J’ai eu beau me raisonner depuis des années en me disant que je n’étais pas scientifique, que je n’avais pas l’argent pour me remettre aux études, que j’étais trop vieille, que ce serait compliqué et long….lorsqu’une envie qui vient du cœur monte en nous, il faut admettre qu’elle est plus forte que toutes les croyances que nous avons à propos de cette envie.

Voilà ce que j’ai compris sur les croyance : « Les croyances viennent du mental, les envies viennent du cœur. »
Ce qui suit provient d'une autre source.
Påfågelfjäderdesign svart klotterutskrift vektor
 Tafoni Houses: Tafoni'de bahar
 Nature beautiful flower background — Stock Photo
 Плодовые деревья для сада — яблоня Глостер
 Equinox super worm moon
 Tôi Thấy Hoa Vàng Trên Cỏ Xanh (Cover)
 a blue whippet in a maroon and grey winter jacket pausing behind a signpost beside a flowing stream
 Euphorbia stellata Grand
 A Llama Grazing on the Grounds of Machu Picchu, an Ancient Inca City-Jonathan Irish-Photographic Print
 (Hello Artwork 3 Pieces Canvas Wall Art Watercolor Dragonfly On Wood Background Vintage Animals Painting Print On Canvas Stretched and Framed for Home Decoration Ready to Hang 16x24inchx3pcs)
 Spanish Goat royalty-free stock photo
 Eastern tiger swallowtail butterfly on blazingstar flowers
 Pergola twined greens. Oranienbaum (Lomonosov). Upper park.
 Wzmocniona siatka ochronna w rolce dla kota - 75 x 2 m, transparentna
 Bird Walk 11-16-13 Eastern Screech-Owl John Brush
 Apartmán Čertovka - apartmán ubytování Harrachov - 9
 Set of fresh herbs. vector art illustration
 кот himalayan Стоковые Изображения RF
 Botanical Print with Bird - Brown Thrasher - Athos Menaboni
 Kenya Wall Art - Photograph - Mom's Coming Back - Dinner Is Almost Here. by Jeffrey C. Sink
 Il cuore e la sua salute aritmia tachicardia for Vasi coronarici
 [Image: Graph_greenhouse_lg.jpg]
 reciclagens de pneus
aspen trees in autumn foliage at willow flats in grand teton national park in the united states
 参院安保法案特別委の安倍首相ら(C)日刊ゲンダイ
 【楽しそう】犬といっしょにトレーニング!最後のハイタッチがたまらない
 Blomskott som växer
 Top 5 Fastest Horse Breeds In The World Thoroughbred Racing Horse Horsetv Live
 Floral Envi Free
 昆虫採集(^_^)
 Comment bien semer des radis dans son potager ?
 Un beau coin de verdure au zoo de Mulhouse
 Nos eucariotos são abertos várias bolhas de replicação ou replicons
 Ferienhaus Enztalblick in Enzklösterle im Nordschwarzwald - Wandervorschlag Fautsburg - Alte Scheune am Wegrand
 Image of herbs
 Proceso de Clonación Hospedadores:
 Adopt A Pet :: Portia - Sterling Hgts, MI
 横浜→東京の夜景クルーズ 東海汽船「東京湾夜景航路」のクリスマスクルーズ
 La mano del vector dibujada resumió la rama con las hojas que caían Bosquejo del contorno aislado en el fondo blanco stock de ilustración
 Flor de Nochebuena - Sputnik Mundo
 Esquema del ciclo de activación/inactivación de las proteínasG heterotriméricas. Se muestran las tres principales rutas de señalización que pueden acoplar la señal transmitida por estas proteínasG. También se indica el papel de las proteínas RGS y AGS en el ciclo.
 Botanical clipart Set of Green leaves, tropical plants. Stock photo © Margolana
Aujourd’hui, j’ai décidé de suivre mes envies. Oui ce sera compliqué, non je n’ai pas choisi la facilité, mais il paraît que les épreuves nous font avancer, nous stimulent, nous font sortir de notre zone de confort, tandis que la facilité nous ramollit, nous rend apathique.

Coaching

En coaching, on nous apprend à déceler les croyances limitantes chez nos coachés et voici deux questions que l’on peut se poser et qui peuvent nous permettre d’y voir plus clair :

  • Qu’est-ce que j’ai envie de faire ?
  • Qu’est-ce qui m’en empêche ?

La réponse à la deuxième question vous indiquera quelle est la croyance limitante qui vous bloque.

Après l’avoir décelé, vous pouvez aussi vous demander

  • D’où vient cette croyance ?

La société dans laquelle nous vivons nous poussent à raisonner, à juger, à analyser. Regardez une émission télé et observez les gens parler, ils ne font que ça. Ils raisonnent, se rassurent, ils jugent les gens et analysent les choses. Je ne dis pas que c’est une mauvaise chose, je dis juste qu’on ne nous apprend pas forcément à penser par soi-même et à s’écouter.

Dès l’école primaire, on nous demande d’apprendre par cœur et de recracher, sans forcément se demander ce qu’on pense personnellement de tout ça. Avez-vous déjà vu une série de questions sur un commentaire de texte se terminer par « Et vous, que pensez-vous de la deuxième guerre mondiale ? »

Je pense que c’est ce qu’il nous manque pour ensuite réussir à faire des choix pour notre vie personnelle et professionnelle, des choix qui viennent du cœur, et non d’une liste interminable de pour et de contre écrits noir sur blanc.

Lorsque j’ai annoncé à certaines personnes que j’allais reprendre des études scientifiques, on m’a répondu «  tu es folle » en rigolant. Sortir des sentiers battus, prendre un virage à 180 degrés et entreprendre une activité qui ne va pas dans la continuité de ce qu’on faisait jusqu’ici est perçu comme un acte de folie, de déraison, d’insouciance.

Voilà pourquoi il faut s’accrocher à soi-même, à son ressenti, à son envie, et ne surtout pas écouter ceux qui vous laisseront sous-entendre que vous avez tord d’avoir envie de faire quelque chose.